Рассказ о мести панночки, о злобном преследовании ею бурсака Хомы, раскрывшего ее ведьмовскую природу, не только воскрешает мотивы народной легенды, но и передает отношение народа к враждебной, угнетающей его панской власти. Такое понимание идейного смысла «Вия» и объясняет многозначительную фразу в сцене, когда Хома в церкви у гроба панночки, посмотрев на ее «прекрасное, нежное, как снег» «чело», узнает в ней страшную ведьму, которую он убил: «… в них же, в тех же самых чертах, он видел что-то страшно-пронзительное. Он чувствовал, что душа его начинала как-то болезненно ныть, как будто бы вдруг среди вихря веселья и закружившейся толпы запел кто-нибудь песню об угнетенном народе». Эти слова, имеющиеся в автографе, но не вошедшие по цензурным причинам в печатный текст, являются ключом к замыслу повести, раскрывают внутренний ее смысл.

Повествование в «Вие» ведется от лица человека, близко знающего народный быт и с полным доверием относящегося к тем легендарным происшествиям, о которых он рассказывает. Однако рассказчик в «Вие» не обозначен с той конкретностью, как в «Вечерах», хотя в то же время его манера, его сочный юмор и наивная вера в фантастическое проходят через всю повесть, определяют ее сказовую манеру. Рассказчик с эпическим спокойствием повествует о порядках бурсы, с добродушным юмором рисует своих героев, подчеркивая бытовые, комические детали, ярко характеризующие бурсаков. Здесь проявилось основное свойство гоголевского стиля – его юмор, который делает образы, созданные писателем, необычайно живыми, естественными, близкими читателю. Таков «богослов» Халява, «плечистый мужчина», имевший, по простодушно-лукавому замечанию рассказчика, «чрезвычайно странный нрав: все, что ни лежало, бывало, возле него, он непременно украдет».

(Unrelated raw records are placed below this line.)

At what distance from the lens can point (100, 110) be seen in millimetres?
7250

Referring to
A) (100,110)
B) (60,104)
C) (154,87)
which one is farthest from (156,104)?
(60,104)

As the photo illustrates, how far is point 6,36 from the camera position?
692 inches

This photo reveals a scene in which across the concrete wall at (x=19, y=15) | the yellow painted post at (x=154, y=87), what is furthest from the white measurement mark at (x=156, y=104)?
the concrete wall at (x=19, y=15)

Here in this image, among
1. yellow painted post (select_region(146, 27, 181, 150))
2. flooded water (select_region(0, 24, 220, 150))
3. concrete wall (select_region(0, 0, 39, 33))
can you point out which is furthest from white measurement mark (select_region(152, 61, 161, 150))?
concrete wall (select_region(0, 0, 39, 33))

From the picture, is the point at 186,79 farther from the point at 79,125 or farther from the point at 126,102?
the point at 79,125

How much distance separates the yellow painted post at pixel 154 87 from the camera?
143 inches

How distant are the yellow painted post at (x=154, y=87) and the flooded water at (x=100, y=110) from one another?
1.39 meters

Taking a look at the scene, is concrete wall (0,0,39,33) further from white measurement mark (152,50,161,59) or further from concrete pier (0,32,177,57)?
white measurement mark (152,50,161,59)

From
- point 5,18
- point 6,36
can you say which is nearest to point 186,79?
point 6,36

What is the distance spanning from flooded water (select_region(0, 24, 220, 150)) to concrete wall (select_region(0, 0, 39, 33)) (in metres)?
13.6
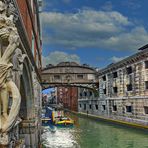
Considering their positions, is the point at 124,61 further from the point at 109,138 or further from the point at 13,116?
the point at 13,116

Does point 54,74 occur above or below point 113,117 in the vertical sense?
above

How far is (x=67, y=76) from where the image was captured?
43.1m

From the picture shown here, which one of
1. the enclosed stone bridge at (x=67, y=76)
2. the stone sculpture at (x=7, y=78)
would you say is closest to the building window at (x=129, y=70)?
the enclosed stone bridge at (x=67, y=76)

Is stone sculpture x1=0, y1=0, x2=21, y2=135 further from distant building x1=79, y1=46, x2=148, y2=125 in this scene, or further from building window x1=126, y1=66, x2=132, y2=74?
building window x1=126, y1=66, x2=132, y2=74

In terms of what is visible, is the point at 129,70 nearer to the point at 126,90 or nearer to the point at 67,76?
the point at 126,90

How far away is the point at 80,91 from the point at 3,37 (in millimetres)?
54422

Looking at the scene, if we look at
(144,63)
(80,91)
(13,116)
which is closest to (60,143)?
(144,63)

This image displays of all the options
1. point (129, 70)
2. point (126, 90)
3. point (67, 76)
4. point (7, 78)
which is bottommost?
point (126, 90)

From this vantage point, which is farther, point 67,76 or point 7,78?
point 67,76

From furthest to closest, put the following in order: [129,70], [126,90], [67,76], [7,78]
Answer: [67,76], [126,90], [129,70], [7,78]

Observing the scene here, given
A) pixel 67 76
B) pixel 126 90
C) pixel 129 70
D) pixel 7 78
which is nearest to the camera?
pixel 7 78

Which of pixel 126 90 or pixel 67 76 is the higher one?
pixel 67 76

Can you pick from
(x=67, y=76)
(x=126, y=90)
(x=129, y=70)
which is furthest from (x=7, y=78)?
(x=67, y=76)

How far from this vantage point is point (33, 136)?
13422 mm
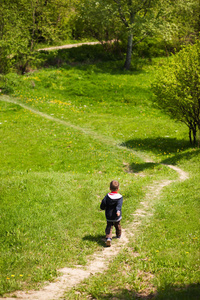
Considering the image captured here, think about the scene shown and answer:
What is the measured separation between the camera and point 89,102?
32.4m

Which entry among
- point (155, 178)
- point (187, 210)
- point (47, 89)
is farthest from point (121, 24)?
point (187, 210)

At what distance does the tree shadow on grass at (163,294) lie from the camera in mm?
5652

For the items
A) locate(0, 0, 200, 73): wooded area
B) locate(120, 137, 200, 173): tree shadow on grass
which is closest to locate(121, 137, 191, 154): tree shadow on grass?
locate(120, 137, 200, 173): tree shadow on grass

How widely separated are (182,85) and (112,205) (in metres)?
14.0

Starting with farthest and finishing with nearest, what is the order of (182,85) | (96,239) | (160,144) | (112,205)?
(160,144) → (182,85) → (96,239) → (112,205)

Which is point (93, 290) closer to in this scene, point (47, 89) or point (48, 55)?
point (47, 89)

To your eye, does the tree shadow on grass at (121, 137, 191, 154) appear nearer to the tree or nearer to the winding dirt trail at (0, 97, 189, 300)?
the tree

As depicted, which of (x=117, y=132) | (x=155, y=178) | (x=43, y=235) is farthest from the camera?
(x=117, y=132)

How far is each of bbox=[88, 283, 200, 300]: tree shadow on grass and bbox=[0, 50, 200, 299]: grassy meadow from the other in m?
0.02

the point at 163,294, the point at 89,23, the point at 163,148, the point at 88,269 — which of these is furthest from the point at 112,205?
the point at 89,23

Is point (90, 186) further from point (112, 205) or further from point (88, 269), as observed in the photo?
point (88, 269)

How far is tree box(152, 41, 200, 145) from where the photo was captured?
795 inches

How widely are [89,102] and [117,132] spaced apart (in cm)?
828

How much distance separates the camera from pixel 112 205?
8.89m
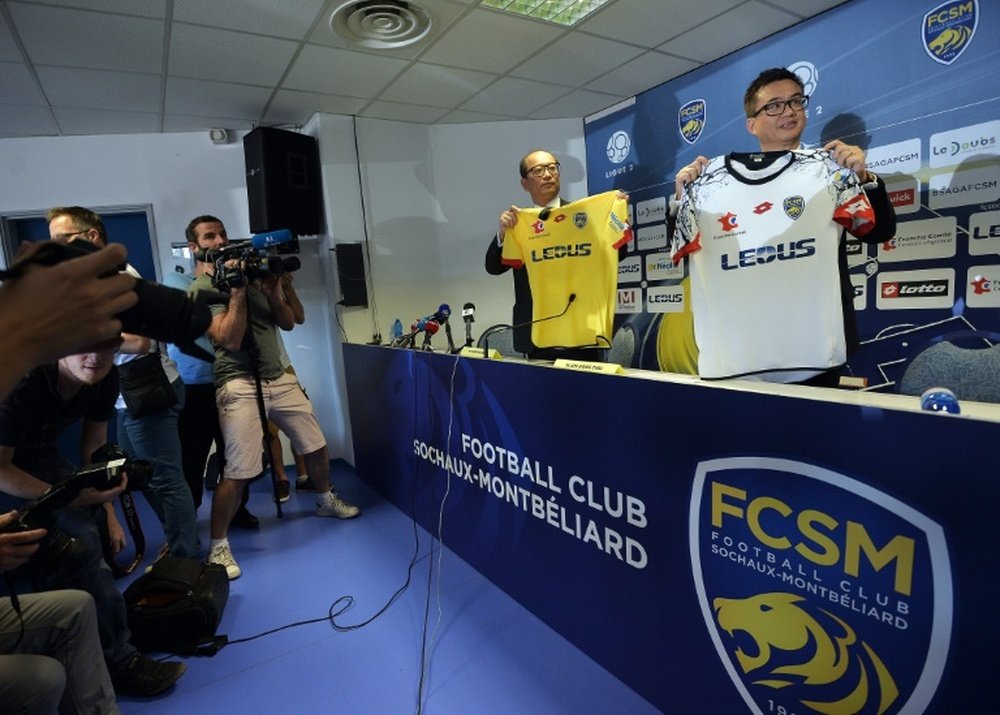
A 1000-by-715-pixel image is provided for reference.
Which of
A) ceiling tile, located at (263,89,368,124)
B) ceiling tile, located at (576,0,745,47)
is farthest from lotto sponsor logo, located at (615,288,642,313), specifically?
ceiling tile, located at (263,89,368,124)

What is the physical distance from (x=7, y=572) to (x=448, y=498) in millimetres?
1534

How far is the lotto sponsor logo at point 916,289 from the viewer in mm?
2404

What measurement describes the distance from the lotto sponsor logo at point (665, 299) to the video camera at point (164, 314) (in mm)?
3319

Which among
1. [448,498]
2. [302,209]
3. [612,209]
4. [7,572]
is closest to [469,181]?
[302,209]

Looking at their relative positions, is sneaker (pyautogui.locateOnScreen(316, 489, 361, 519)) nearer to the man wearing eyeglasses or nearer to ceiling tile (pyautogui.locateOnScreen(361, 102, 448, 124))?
the man wearing eyeglasses

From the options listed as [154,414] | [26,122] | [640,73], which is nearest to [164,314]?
[154,414]

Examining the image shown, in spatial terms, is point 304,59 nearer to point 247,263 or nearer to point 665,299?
point 247,263

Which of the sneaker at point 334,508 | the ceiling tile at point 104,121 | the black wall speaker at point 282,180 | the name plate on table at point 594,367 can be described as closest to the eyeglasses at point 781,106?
the name plate on table at point 594,367

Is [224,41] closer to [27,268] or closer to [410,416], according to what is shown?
[410,416]

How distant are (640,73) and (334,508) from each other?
345 centimetres

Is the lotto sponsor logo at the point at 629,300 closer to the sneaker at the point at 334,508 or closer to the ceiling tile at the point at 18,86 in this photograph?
the sneaker at the point at 334,508

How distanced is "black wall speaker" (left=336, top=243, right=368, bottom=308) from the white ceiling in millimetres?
1016

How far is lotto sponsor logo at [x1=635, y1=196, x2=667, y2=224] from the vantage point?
147 inches

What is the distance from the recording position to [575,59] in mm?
3184
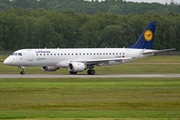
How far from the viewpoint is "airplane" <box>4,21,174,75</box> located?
144 ft

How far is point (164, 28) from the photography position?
150 meters

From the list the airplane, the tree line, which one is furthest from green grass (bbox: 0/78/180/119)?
the tree line

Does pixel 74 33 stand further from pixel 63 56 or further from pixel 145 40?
pixel 63 56

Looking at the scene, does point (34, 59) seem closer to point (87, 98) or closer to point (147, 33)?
point (147, 33)

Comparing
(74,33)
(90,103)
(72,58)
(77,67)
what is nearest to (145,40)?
(72,58)

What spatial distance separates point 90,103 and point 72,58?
990 inches

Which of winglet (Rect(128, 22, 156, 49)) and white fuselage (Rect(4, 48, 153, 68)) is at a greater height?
winglet (Rect(128, 22, 156, 49))

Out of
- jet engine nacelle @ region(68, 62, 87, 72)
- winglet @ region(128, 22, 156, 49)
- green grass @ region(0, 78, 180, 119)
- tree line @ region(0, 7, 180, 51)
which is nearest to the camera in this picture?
green grass @ region(0, 78, 180, 119)

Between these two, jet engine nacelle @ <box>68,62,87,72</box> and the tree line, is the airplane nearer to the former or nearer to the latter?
jet engine nacelle @ <box>68,62,87,72</box>

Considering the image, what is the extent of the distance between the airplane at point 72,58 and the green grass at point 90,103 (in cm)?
1527

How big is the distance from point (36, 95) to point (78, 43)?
106 metres

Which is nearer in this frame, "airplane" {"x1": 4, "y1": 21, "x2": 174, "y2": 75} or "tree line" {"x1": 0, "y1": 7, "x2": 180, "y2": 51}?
"airplane" {"x1": 4, "y1": 21, "x2": 174, "y2": 75}

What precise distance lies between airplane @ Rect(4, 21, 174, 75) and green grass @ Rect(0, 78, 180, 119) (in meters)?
15.3

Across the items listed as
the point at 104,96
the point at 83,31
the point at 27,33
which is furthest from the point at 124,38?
the point at 104,96
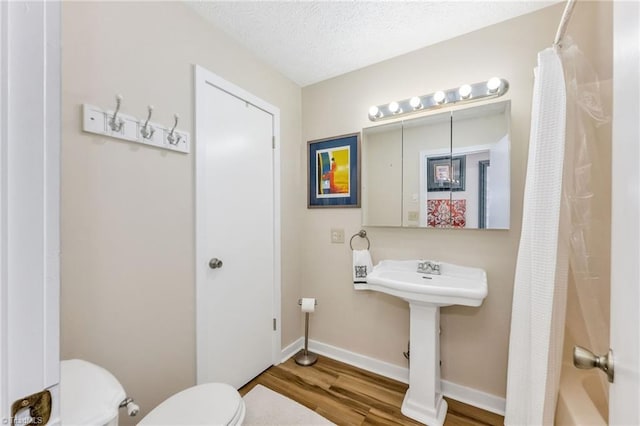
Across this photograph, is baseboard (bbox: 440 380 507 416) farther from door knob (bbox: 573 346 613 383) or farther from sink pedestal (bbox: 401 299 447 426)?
door knob (bbox: 573 346 613 383)

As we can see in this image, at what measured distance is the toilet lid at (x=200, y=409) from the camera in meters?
1.07

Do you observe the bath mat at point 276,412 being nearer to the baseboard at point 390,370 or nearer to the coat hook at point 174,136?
the baseboard at point 390,370

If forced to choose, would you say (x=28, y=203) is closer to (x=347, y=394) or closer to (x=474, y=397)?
(x=347, y=394)

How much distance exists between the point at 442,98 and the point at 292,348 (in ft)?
7.34

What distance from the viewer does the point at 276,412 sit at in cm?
157

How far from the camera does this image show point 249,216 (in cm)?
184

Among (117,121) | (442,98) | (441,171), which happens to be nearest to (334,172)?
(441,171)

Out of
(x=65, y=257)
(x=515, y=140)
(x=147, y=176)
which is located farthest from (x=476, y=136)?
(x=65, y=257)

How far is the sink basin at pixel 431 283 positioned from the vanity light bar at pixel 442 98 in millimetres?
1068

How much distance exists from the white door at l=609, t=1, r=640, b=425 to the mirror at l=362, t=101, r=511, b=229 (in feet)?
3.44

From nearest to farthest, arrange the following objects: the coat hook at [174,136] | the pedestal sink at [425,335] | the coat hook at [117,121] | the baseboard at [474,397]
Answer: the coat hook at [117,121], the coat hook at [174,136], the pedestal sink at [425,335], the baseboard at [474,397]

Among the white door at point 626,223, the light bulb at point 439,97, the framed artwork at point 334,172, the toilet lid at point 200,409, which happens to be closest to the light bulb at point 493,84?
the light bulb at point 439,97

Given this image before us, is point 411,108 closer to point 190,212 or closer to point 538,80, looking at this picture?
point 538,80

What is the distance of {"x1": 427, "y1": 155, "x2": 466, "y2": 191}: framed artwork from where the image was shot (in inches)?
66.0
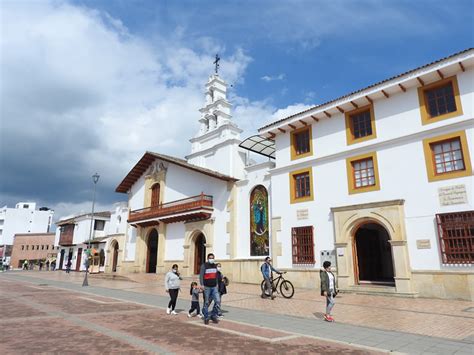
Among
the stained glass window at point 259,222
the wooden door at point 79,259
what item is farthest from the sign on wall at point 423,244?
the wooden door at point 79,259

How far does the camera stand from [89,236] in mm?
33062

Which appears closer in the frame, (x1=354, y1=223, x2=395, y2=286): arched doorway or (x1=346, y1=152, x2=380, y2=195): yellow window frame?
(x1=346, y1=152, x2=380, y2=195): yellow window frame

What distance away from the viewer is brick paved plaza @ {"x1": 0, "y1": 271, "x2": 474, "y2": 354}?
6.26 m

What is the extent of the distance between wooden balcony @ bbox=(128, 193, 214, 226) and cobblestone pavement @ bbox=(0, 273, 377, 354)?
1310 cm

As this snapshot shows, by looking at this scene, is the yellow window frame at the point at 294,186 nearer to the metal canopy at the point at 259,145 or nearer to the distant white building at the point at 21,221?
the metal canopy at the point at 259,145

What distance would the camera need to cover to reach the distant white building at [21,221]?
7265 centimetres

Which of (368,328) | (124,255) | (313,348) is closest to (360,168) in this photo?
(368,328)

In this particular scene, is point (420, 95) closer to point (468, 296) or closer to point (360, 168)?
point (360, 168)

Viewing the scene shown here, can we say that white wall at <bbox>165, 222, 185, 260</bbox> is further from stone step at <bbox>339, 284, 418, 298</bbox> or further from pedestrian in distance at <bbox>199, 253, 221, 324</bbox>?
pedestrian in distance at <bbox>199, 253, 221, 324</bbox>

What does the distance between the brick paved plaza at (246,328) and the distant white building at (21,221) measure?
7281 centimetres

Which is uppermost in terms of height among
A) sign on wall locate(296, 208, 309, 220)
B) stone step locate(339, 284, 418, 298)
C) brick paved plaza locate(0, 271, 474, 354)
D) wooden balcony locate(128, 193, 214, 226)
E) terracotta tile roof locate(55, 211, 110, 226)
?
terracotta tile roof locate(55, 211, 110, 226)

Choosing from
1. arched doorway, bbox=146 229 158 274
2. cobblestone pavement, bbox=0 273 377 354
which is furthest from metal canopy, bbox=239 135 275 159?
cobblestone pavement, bbox=0 273 377 354

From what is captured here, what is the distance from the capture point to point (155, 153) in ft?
92.9

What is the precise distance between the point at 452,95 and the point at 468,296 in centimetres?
768
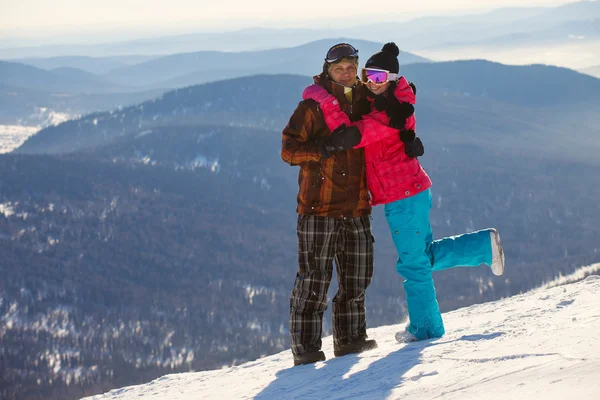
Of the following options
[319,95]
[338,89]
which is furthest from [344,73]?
[319,95]

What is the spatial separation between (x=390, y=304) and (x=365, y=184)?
144961 mm

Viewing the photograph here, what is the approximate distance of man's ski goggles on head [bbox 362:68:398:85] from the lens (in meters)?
7.55

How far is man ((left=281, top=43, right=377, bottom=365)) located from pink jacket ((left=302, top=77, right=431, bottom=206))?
115 millimetres

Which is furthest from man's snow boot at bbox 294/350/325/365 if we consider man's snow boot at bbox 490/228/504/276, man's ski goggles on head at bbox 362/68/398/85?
man's ski goggles on head at bbox 362/68/398/85

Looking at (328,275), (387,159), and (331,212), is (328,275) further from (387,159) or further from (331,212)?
(387,159)

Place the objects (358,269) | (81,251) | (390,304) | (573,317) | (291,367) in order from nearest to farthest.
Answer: (573,317)
(358,269)
(291,367)
(390,304)
(81,251)

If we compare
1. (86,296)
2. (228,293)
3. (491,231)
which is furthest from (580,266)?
(491,231)

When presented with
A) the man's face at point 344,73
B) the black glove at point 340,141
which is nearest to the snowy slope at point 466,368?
the black glove at point 340,141

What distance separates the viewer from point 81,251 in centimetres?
19388

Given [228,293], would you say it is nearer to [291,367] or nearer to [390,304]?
[390,304]

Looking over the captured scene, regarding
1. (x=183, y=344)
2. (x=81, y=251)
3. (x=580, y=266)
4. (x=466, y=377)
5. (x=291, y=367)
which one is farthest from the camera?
(x=81, y=251)

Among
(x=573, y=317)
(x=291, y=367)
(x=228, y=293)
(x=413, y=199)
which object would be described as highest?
(x=413, y=199)

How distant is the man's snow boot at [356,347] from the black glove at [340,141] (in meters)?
2.42

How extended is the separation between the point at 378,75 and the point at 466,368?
3183 millimetres
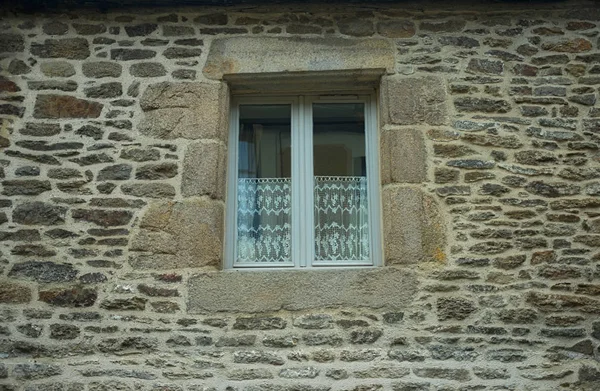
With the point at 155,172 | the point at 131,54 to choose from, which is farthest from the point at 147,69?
the point at 155,172

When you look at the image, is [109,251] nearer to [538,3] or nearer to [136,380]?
[136,380]

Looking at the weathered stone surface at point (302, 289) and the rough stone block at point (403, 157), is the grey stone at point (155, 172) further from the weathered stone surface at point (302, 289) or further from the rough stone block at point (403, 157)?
the rough stone block at point (403, 157)

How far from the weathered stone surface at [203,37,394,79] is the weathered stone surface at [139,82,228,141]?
0.15 m

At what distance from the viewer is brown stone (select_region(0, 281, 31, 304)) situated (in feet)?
13.0

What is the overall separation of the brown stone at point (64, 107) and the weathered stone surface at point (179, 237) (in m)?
0.80

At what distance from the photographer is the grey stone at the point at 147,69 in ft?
14.6

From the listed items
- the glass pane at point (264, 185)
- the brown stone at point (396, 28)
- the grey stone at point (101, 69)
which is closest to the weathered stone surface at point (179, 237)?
the glass pane at point (264, 185)

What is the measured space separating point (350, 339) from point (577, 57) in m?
2.44

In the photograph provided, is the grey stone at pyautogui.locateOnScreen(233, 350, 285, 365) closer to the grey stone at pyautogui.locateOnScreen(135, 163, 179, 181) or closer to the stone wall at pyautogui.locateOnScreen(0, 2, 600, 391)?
the stone wall at pyautogui.locateOnScreen(0, 2, 600, 391)

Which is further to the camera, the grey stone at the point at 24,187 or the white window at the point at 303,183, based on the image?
the white window at the point at 303,183

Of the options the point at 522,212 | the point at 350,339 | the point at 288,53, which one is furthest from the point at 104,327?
the point at 522,212

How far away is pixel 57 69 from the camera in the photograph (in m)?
4.46

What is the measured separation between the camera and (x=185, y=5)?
4602 mm

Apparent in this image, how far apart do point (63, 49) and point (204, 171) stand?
135cm
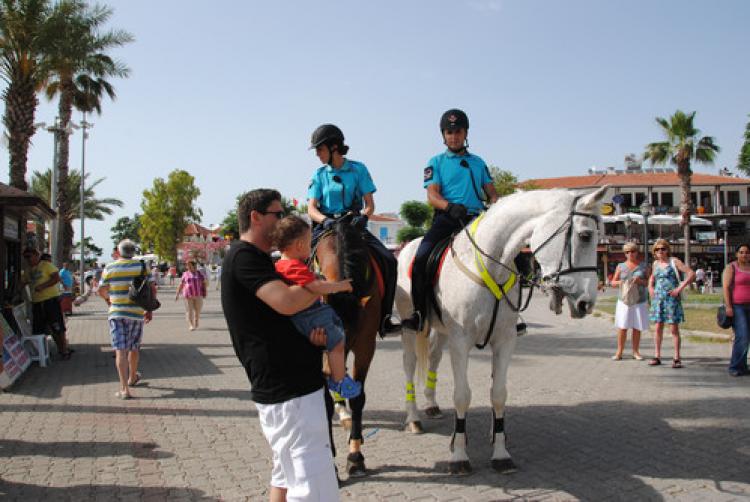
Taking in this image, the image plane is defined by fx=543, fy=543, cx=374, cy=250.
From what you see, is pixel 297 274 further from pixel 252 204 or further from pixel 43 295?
pixel 43 295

В описании самых фантастических моментов повествователь не теряет этого чувства юмора. Так, говоря о старухе ведьме, явившейся в потемках к Хоме Бруту, рассказчик и в страшном подмечает смешное. Увидев шедшую к нему с распростертыми руками старуху, философ сначала воспринимает ее появление совершенно недвусмысленно: «Эге, ге! – подумал философ, – только нет, голубушка! устарела» Он отодвинулся немного подальше, но старуха без церемонии опять подошла к нему. «Слушай, бабуся! – сказал философ. – Теперь пост; а я такой человек, что и за тысячу золотых не захочу оскоромиться». Этот задорный юмор еще резче оттеняет бытовую, реалистическую основу повести, заставляет иронически воспринимать ее фантастику.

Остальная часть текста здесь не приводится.